Les Associations des Victimes de la répression s'opposent à la candidature de Macky Sall à l'Onu et exigent justice
Les associations de victimes des graves violations des droits humains commises sous le régime de Macky Sall dénoncent les lenteurs dans l’exécution des enquêtes judiciaires annoncées par le gouvernement. Dans une déclaration rendue publique le jeudi 16 juillet 2026, face à la presse, elles réclament justice pour les victimes des événements survenus entre 2021 et 2024. Elles s’opposent également à la candidature de Macky Sall au poste de secrétaire général de l’ONU et demandent au président Bassirou Diomaye Faye de ne pas la soutenir.
« Depuis 2021, les victimes sénégalaises attendent que justice soit faite », déplorent les signataires, Boubacar Seye, du Collectif des victimes de Macky Sall, Djibril Diaw, du Collectif des familles des martyrs, et Papa Abdoulaye Touré, de l’Initiative Zéro Impunité.
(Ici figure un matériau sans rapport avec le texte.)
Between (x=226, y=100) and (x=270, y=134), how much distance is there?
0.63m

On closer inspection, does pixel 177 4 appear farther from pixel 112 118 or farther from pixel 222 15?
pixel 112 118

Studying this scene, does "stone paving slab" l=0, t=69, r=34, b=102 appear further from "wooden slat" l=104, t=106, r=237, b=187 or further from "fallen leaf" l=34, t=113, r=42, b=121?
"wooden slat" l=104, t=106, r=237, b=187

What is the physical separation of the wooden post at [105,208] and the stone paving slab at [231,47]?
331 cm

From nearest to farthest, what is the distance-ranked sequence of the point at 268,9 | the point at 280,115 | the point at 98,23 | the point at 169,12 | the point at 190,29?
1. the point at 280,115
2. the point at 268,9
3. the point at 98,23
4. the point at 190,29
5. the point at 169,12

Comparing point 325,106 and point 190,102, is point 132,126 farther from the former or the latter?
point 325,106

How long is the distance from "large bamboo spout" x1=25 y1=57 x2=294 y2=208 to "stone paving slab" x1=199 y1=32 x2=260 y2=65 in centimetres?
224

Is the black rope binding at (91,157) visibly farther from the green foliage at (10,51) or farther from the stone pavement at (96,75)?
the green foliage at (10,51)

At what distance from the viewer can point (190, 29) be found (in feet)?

Ils se disent également préoccupés par l’audience accordée par le président Bassirou Diomaye Faye à son prédécesseur au sujet de sa candidature au poste de secrétaire général de l’ONU.
Pour ces associations, Macky Sall « n’est pas un bon candidat » pour une fonction chargée de promouvoir la paix, la sécurité internationale, le développement et les droits humains. Elles l’accusent d’avoir dirigé un régime marqué, durant ses trois dernières années, par une forte répression contre les opposants, les activistes et les journalistes.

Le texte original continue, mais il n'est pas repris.